--- Sunulan metin ---
Hukuk sadece eylemi ve suçu esas alır. Suç bireyseldir ve bir seçimdir. İnsanın içindeki kötü olanı yapma arzusu, İyi olanı yapmak kadar kontrollü ve planlı bir davranıştır. Şüphesiz bunu besleyen kanallar toplumda ailede yansımasını bulacaksa da benzeri koşullar içinde bir insan iyiyi tercih ederken diğeri suç işeyebilir.

Suç işlemek ani bir dürtümü ya da delilik midir?

Savunma avukatı, doktorun sözlerinden sanığın cinayet anında akıl sağlığının yerinde olmadığını ispatlamaya çalıştığını iddia eder ve “Suçlanan kişi suçu işlerken kontrolünü kaybetmiş olsa da bu onun deli olduğunu veya anlık bir kriz geçirmiş olduğu anlamına gelmez. Sonuç olarak bu kişi suçu irtikap ederken akli dengesi yerinde olup eylemlerinden sorumludur.” der

Suç işleyenin haklı nedeni olsa bile adaleti uygulamak ve kişinin değil sistemin sorumluluğudur. Güdüsel ya da iradi olması sonucu değiştirmez.

Sosyal anormallikler

Savunma avukatı, Şirin’in avukatının sözleri üzerine “Avukat Hanım sosyal anormalliklerin kişisel anormalliklere yol açtığına inanıyor. Eğer bunu kabul edersek kişisel irademiz ne olacak?” sorusunu sorar ve sözlerine şöyle devam eder. “Eğer suç ve günah işleyen herkesi affedersek o zaman zulmedilen mağdurlar için ne yapmış oluyoruz? Kanun ve mahkeme delil ve ispat gerektirir varsayımlar değil. Tüm toplumlar kanun ve disiplinin her şeyden önce geldiğini anlamışlardır. İçtimai hayatta kanun ve nizam ilk ve son sözdür. Eğer insanlar kendileri yargıç gibi davranırlarsa kendileri yargılayıp kendileri hüküm uygularlarsa o zaman insanlığa ne olur?” der. Bazı sözlerin üstüne söz koymamak gerekir. Sorular üzerinde derin düşünmek “hukukun üstünlüğü” ilkesini de haklı çıkarıyor. Yine de biçimsel olarak savunmak, her hukuk kuralının da doğru olduğunu göstermez. Öyle olsaydı kanunlar, yeni kanunlarla değişmez, içtihat kararlarıyla hukuk dengelenmeye çalışılmazdı.

Ruh cinayeti mi bedeni cinayet mi ağırdır?

Şirin’in avukatı yargı heyetine kısas kararını bozması için örnekleme yapmaya devam eder. “Sizler dünyada seri cinayetler olarak sınıflandırılan cinayet davalarının olduğunu biliyorsunuz. Nadir vakalar dışında tüm katiller polis tarafından yakalanıyor. Katillere ve suçlulara cezası verilebiliyor. Bu nasıl oluyor? Çünkü ortada bir ceset var. Olay yerinde caniye dair izler olduğu için. Ama bir ruh öldürülürse? Bir ruhu öldürmenin cezası nedir?
--- Gösterilen materyal ---
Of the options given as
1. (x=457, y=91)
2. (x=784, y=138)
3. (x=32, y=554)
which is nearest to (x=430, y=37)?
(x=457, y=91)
---
▶ [Kısa alıştırma 1]:
Lütfen suç ve hukuk konulu metinde “Hukuk sadece eylemi” sözleriyle başlayan paragrafı, temel bilgilerini koruyarak daha kısa biçimde yeniden yazın.
▶ [Kısa alıştırma 2]:
Suç ve hukuk konulu metni, son cümlesinin ardından birkaç cümleyle sürdürün.
Materyalin suç ve hukuk konulu metinle hiçbir ilgisi yoktur.

▶ [Görev yanıtı 1]:
Hukuk yalnızca eylemi ve suçu esas alır. Suç bireysel bir seçimdir. Kötüyü yapma arzusu da iyiyi yapmak kadar kontrollü ve planlı bir davranıştır. Bu eğilim toplumda ve ailede beslenebilse de benzer koşullarda biri iyiyi seçerken bir diğeri suç işleyebilir.

▶ [Görev yanıtı 2]:
Hayat, ölçülen, görülen, somut suça somut ceza veriyor. Suç konusunda sadece suçluya suçun cezasını vermek mağdurun kaybını telafi etmez. Bir çocuğun gözlerinden çalınmış gülüş, ömründen de çalınmış olur.

Mağdurların şikayetçi olmaması suçu hafifletir mi?

Maalesef bu tür suçları yargılamayabilmek yıllar alıyor. Şirin’in avukatı savunmasında örneklemlerine devam eder. “Geçen gün gazetede okumuştum. Zavallı bir kadın iki erkek tarafından cinsel tacize uğramıştı. Allaha şükür kaçabilmiş ve polise suç duyurusunda bulunmuştu. Emniyet güçlerimi o adamları dört saatten kısa bir sürede yakaladı. O iki kişi suçlarını iki saatten daha az bir sürede itiraf ettiler; ama keşke tek suçları bu olsaydı. 35 tane daha cinsel taciz vakaları varmış. Otuzbeş taciz vakası; ancak bir tek şikâyet bile yok Nasıl olur da bu memleket otuz beş cinsel taciz vakası gerçekleştiği halde bir mağdur bile şikâyette bulunmuyor. Bunun sebebi nedir?”

35 şikâyet vakası ve bir tek şikâyet bile yok. Fotoğrafı filmden hayata çevirsek binlerce vaka sessizce kanıyor ve bir tek şikâyet bile yok. Bu neyin örtüsü.

“Şşşş Sezsiz ol. Sakin! Kızlar bağırmaz. Kızlar çığlık atmaz.”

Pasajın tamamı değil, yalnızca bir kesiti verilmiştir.